"Hay menos fuerza en una innovación artificiosa que en la repetición destinada a sugerir una verdad nueva" (Marcel Proust,
A la sombra de las muchachas en flor)
Considerar que la obra de arte tiene que ser singular, original, única es una opinión moderna, que, por otra parte, duró poco tiempo. Imperó a principios del siglo XIX, y fue puesta en jaque por las vanguardias del siglo XX, sobre todo a partir del Pop Art, que jugaba con obras seriadas.
La defensa de la obra única tenía, sin embargo, antecedentes. Ya los talleres de pintores y escultores a partir del siglo XVI establecían precios distintos de las obras en función de la implicación del maestro del taller y de la singularidad de la obra. Habitualmente, los compradores menos pudientes se contentaban con una copia, ejecutada parcialmente o no por el maestro, o solo por ayudantes suyos, de una obra original del maestro. Eso explica la existencia de tantas obras tan parecidas de artistas como El Greco, Zurbarán, Rubens, etc. Una producción en serie que destacaba por contraste la obra singular del maestro que, no obstante, firmaba todo lo que su taller producía. Lo reconocía como suyo.
La defensa de la singularidad de la obra no es de recibo en el arte antiguo. Antes bien, es un error. Las obras se producían en serie, no solo por necesidades materiales o económicas -todas las terracotas y los bronces se ejecutaban con moldes-, sino por consideraciones "artísticas". Una obra, sobre todo una estatua de culto, labrada por un escultor o un taller de escultores, tenía como finalidad ofrecer un cuerpo o un soporte material para que la divinidad, invisible e incorpórea, se manifestase entre los hombres. La función de la estatua era la de ofrecer el soporte perfecto. Una vez alcanzado, no se podía mejorar. Por tanto, se tenía que repetir indefinidamente siguiente las mismas pautas, formas y procedimientos.
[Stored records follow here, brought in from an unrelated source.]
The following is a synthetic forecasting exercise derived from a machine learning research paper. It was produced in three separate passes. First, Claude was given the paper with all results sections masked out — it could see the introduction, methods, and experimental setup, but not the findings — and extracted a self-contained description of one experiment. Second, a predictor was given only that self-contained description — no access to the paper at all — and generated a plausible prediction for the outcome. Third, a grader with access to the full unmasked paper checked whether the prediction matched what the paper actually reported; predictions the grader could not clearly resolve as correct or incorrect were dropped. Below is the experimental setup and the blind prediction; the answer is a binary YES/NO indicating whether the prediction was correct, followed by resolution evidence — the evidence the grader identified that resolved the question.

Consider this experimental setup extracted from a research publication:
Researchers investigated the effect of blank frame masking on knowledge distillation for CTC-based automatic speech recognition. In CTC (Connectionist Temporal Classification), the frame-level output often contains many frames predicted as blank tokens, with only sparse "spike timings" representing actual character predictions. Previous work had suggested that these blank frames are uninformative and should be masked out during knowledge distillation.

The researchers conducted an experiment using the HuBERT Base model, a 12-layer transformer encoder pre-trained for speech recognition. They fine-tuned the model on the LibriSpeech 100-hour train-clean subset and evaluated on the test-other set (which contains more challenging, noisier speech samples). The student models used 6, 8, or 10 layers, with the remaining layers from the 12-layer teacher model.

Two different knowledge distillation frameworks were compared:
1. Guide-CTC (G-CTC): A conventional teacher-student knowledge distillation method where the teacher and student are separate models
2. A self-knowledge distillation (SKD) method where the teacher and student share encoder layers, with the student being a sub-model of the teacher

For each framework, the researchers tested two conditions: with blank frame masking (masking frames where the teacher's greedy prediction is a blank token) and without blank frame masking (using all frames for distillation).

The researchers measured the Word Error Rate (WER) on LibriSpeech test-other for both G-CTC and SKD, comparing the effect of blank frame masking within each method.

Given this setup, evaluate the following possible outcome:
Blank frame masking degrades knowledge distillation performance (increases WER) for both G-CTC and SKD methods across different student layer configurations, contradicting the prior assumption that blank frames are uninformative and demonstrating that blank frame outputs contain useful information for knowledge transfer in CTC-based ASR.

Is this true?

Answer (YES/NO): NO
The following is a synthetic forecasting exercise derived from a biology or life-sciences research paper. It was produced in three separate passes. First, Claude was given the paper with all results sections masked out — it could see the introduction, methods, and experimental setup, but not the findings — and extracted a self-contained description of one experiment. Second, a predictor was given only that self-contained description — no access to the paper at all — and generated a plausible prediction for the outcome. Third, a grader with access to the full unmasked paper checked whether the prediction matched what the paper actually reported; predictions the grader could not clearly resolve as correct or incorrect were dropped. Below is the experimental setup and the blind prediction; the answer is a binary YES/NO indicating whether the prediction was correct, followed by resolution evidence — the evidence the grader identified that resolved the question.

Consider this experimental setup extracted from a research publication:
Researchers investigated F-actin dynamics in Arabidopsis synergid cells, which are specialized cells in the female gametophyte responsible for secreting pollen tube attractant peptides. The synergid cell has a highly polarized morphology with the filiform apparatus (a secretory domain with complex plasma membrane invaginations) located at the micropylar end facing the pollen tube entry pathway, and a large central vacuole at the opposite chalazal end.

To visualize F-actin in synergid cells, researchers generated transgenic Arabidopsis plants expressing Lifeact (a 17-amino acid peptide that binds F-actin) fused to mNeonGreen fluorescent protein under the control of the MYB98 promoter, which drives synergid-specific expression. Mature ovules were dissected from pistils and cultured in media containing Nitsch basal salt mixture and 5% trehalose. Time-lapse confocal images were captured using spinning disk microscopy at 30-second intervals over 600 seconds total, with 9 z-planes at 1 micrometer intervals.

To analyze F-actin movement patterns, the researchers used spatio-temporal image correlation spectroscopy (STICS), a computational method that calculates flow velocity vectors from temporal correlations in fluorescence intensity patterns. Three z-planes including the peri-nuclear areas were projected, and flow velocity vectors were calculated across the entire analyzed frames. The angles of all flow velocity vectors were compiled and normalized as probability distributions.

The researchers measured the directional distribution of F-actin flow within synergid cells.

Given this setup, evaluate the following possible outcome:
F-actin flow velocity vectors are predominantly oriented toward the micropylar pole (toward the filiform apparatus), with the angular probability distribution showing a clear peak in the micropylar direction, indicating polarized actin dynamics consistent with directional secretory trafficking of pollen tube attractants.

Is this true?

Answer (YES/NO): NO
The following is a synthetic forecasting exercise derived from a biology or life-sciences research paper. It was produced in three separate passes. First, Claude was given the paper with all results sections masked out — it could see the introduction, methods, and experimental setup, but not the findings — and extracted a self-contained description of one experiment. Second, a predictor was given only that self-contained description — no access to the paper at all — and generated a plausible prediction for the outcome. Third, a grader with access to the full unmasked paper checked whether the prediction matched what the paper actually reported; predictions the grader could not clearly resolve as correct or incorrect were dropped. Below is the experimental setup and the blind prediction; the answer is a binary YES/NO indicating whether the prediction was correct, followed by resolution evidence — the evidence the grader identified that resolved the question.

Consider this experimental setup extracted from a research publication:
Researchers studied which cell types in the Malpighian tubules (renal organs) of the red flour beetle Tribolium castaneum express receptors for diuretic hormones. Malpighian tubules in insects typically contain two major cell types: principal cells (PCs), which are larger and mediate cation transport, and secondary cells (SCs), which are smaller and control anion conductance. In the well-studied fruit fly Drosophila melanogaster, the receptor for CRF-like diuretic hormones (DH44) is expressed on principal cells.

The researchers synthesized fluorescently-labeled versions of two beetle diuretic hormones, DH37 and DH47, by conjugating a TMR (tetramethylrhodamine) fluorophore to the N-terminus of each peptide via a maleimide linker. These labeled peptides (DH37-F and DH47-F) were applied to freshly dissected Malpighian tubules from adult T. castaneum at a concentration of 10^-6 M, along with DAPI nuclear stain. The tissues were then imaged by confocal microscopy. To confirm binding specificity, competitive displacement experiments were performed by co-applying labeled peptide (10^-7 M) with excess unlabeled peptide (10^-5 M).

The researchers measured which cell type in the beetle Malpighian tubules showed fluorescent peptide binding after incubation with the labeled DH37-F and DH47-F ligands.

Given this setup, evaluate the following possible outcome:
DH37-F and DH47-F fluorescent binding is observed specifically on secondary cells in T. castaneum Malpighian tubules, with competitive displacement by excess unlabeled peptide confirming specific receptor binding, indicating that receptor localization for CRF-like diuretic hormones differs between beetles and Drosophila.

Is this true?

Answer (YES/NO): YES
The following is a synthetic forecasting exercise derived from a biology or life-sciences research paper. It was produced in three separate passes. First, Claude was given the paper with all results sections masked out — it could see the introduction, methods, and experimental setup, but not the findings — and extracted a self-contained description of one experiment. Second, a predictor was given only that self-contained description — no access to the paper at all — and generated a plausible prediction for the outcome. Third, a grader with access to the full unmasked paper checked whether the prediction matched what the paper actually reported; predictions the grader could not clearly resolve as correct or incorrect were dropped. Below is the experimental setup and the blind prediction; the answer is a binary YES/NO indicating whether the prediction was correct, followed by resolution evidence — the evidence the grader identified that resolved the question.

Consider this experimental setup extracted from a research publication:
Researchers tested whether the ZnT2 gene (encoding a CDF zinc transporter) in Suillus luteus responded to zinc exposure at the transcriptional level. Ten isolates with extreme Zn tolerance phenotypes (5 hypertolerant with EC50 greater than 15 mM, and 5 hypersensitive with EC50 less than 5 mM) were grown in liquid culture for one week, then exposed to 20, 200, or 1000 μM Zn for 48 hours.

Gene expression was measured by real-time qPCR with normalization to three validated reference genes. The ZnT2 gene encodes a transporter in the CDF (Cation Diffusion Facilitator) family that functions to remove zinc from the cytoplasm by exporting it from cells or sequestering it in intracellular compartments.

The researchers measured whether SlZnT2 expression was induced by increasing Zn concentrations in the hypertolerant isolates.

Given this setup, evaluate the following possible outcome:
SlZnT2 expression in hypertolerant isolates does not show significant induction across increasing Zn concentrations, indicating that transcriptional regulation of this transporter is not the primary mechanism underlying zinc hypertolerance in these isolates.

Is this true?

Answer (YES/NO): NO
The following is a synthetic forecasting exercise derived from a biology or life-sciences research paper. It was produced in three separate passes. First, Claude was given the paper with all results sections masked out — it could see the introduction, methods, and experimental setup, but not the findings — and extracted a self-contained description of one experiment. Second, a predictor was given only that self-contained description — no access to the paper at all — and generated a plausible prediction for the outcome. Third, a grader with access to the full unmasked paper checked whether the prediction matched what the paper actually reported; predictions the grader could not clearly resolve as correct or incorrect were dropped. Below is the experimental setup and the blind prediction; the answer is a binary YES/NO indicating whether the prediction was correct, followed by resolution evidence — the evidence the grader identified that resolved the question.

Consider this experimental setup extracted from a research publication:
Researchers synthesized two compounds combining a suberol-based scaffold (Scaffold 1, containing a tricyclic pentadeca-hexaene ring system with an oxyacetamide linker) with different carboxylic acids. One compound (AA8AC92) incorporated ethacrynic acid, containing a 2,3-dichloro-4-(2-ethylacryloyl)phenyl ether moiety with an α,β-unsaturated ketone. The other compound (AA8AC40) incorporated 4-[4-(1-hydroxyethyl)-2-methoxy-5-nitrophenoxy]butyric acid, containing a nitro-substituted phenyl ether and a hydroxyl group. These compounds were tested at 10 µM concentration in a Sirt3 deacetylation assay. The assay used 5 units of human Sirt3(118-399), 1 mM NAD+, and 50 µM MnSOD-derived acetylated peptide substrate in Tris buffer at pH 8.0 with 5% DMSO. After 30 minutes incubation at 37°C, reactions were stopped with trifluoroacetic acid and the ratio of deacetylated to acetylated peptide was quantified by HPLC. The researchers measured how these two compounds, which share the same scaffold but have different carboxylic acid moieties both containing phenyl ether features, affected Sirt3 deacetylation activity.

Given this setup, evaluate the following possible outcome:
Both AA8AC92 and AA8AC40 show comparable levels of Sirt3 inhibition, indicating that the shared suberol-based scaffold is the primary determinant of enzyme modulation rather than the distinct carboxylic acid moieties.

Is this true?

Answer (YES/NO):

Por otra parte, toa vez que la finalidad de la obra era la de manifestar la presencia de un ente invisible, por tanto, la de dar relieve o cuerpo a un ser incorpóreo, de asentarlo en el tiempo y el espacio, a fin de manifestar su grandeza y su presencia, perceptible por todos, era necesario multiplicar las figuras. Dicha proliferación no tiene que ser juzgada como una limitación del artista, o la expresión de una producción en serie, fruto de la falta de ideas o de un procedimiento mecánico sino, al contrario, del mismo modo que ocurre en la literatura épica o en los relatos míticos en los que se repiten descripciones, atributos e historias, incluso, que tienen como fin, asentar en la memoria la actividad de los héroes y los dioses, a fin de que se les recuerda, se les tenga siempre presentes, la repetición de formas esculpidas o pintadas también perseguía imponer la perdurable presencia de lo invisible en la tierra. El ser divino necesitaba múltiples soportes que impusieran su presencia a los ojos y la memoria de todos los humanos. Una obra única, así, hubiera aparecido como un error, un cuerpo rechazado por la divinidad.